### YOUR TASK
From the abstract below about LatentRefusal, list every performance figure it reports for LatentRefusal, each with what it measures.

Shijing Hu


2026

In LLM-based Text-to-SQL systems, unanswerable and underspecified user queries may generate not only incorrect text but also executable programs that yield misleading results or violate safety constraints, thus posing a major barrier to safe deployment. Existing refusal strategies for such queries either rely on output-level instruction following, which is brittle due to model hallucinations, or on estimating output uncertainty, which adds complexity and overhead. To address this challenge, we first formalize safe refusal in Text-to-SQL systems as an answerability-gating problem, and then propose **LatentRefusal**, a latent-signal refusal mechanism that predicts query answerability from intermediate hidden activations of an LLM. We introduce the Tri-Residual Gated Encoder (TRGE), a lightweight probing architecture, to suppress schema noise and amplify sparse, localized question–schema mismatch cues that indicate unanswerability. Extensive empirical evaluations across diverse ambiguous and unanswerable settings, together with ablations and interpretability analyses, demonstrate the effectiveness of the proposed scheme and show that **LatentRefusal** provides an attachable, efficient safety layer for Text-to-SQL systems. Across four benchmarks, **LatentRefusal** achieves an average F1 of 88.5% and 88.8% on Llama-3.1-8B and Qwen-3-8B respectively, while adding ~2ms probe overhead.

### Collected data
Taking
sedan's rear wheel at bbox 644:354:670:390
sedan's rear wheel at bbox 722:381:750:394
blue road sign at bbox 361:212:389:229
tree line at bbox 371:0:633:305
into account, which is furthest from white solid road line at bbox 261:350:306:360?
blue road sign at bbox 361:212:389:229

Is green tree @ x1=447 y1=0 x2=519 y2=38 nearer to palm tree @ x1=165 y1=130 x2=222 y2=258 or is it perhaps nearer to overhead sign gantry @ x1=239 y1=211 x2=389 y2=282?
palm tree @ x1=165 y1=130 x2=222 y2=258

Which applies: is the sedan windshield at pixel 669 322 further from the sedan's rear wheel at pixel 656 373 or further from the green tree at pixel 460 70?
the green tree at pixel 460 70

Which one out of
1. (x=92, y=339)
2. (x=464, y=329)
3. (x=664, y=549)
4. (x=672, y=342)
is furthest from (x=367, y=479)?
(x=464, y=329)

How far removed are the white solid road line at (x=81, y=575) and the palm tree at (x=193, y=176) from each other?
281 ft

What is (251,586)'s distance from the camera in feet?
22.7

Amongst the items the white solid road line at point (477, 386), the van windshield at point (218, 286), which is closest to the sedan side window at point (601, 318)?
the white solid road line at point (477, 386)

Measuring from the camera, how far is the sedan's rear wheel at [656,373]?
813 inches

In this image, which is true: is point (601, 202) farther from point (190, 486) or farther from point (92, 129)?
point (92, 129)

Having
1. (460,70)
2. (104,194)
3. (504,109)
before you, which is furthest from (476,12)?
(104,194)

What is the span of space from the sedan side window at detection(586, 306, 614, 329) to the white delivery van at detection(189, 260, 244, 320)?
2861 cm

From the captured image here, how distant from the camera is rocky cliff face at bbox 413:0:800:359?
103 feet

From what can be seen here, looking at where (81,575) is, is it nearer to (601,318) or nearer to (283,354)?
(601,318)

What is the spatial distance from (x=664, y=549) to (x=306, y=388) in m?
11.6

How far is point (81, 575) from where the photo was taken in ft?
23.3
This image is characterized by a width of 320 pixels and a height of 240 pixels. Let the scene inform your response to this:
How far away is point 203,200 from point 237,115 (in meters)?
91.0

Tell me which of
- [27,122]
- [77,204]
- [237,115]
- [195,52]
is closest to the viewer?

### RESPONSE BOX
- 88.5% average F1 on Llama-3.1-8B
- 88.8% average F1 on Qwen-3-8B
- ~2ms probe overhead